The reason is, I believe, that with the Constantinian shift something else was in danger of being lost in our understanding of the Calvary event: that Jesus’s integrity required that he accept the very opposite of the elevated social position of the priest of the ancient world, that he accept the social position of the slave. Here again, reform movements such as those of Saints Benedict and Francis of Assisi sought to re-identify Christian ministry with powerlessness, poverty and humility. However, secular clergy tended on the whole to continue to occupy socially elevated positions from which to critique the faults of the people, and this was especially true of those appointed as shepherds.
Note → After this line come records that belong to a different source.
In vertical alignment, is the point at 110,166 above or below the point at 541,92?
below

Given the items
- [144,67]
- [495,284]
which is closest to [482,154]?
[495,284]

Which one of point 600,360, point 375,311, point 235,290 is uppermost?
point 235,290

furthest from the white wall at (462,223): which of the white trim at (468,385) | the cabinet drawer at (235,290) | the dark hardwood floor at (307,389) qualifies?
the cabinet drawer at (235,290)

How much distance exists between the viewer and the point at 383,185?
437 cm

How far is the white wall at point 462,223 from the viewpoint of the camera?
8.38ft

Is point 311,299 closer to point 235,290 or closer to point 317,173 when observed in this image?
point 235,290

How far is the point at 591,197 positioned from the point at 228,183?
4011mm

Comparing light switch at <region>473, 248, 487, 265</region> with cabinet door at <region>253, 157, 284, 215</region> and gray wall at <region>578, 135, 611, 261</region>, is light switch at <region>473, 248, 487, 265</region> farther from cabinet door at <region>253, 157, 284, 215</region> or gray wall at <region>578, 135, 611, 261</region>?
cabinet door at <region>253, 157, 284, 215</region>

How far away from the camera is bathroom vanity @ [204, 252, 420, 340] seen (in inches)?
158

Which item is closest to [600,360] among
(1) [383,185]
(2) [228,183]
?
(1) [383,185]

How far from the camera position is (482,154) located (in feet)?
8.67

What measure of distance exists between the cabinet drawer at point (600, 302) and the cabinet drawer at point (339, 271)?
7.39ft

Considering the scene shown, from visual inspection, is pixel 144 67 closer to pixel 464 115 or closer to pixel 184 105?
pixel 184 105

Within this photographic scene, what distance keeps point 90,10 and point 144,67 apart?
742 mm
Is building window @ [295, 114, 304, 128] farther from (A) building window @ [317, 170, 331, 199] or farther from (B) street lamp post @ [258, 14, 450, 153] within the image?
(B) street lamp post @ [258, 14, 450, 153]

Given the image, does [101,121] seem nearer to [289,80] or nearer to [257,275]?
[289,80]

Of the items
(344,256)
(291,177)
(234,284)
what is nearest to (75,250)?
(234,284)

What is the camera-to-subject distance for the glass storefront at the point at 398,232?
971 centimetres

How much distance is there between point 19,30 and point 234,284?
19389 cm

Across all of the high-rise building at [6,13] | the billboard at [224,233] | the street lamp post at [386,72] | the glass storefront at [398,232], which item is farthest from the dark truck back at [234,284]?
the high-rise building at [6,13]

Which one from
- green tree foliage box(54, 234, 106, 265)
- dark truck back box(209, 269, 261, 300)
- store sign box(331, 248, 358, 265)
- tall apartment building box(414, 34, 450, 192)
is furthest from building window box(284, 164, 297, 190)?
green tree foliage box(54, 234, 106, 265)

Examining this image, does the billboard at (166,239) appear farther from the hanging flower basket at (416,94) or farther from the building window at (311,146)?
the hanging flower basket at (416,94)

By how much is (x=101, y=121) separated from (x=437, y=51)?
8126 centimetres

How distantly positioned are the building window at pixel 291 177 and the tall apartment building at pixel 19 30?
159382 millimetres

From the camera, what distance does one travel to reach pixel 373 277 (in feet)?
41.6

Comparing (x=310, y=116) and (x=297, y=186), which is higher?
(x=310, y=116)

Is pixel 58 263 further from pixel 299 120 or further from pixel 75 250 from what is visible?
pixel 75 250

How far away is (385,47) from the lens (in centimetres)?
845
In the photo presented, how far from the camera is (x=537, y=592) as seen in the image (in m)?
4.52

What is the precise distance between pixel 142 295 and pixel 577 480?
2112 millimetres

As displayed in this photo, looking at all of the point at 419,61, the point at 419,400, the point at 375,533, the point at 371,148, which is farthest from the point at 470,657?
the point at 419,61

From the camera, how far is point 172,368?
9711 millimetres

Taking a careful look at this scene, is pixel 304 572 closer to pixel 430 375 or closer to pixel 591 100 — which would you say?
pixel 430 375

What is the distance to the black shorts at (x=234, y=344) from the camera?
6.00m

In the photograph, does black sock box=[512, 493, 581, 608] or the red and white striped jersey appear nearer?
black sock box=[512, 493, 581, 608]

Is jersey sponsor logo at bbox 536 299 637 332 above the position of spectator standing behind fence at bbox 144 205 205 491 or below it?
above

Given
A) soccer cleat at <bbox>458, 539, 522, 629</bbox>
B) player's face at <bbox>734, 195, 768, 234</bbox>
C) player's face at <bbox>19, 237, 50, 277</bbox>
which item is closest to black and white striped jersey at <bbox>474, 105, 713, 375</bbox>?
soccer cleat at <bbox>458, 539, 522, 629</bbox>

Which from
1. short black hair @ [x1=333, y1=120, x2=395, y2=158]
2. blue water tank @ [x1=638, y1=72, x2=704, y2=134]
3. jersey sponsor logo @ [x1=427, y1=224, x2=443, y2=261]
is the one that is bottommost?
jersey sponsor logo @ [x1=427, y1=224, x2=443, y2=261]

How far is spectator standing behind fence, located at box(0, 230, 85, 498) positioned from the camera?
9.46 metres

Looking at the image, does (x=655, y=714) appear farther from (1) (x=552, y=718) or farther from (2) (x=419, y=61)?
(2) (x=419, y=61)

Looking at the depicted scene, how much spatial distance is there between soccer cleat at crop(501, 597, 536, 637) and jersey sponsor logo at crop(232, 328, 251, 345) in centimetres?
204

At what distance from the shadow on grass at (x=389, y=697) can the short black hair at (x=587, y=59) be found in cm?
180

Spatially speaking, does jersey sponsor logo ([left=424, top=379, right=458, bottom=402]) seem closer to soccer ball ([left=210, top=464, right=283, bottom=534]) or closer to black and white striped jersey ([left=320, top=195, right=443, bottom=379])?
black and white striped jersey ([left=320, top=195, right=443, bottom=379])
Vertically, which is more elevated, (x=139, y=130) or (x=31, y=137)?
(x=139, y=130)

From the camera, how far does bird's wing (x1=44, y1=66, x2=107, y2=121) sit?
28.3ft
“I think we need more involvement of the laity,” insisted one secular priest recently when asked by a colleague what he thought needed to happen to reinvigorate the church in his own troubled Irish diocese. “Nonsense!” was the emphatic reply. For the latter ‘the church’ must remain essentially a clerical entity whose clerical proprietors simply mustn’t relinquish the very thing that Jesus did relinquish to become the archetypal Christian priest: the status that goes with exclusivity. The argument appears to be that if ‘vocations to the priesthood’ are to be encouraged at all, young men must continue to be offered an elevated status as an indispensable incentive

But if the ‘the church’ and priesthood have essentially to do with humility, self-sacrifice and service, it is indeed ‘nonsense’ to talk of ‘lay involvement in the church’ as though it wasn’t already a reality. There is a dire need instead for the actual living priesthood of the laity to be formally acknowledged by the clerical church, and for the wisdom that must obviously accompany that living priesthood to be released into the clerical church through structures that allow us to address one another for the first time as equals and collaborators. We need to think not of ‘involving the laity’ but of involving the clergy in the church of service that many of the laity already embody, and to convene the whole church for the first time in many centuries on that understanding.

So of course we still need priests, because all of us are called to the essence of Christian priesthood: actual service of others. Whether we need any longer an ordained elite to celebrate the Eucharist is an entirely different question, because elitism has always been dangerous to Christian priesthood, properly understood. That we should still be tied to an elitist and ritualistic conceptualisation of priesthood in order to continue to celebrate the sacred ritual of the Eucharist, and to receive the body of Christ, is one of the great ironies of the history of our church.

And as we fail this test of grasping fully what Christian priesthood actually means, our younger generations are walking away from our schools, many never to realise that in rejecting (or suffering exclusion from) membership of an historically limited version of priesthood they have not walked away from the essence of Christian priesthood. Male and female, if they retain their Christian idealism, and their spirit of service, they will bring to the secular world the very priesthood it needs for its restoration.

It is time to tell them this, as a matter of real urgency.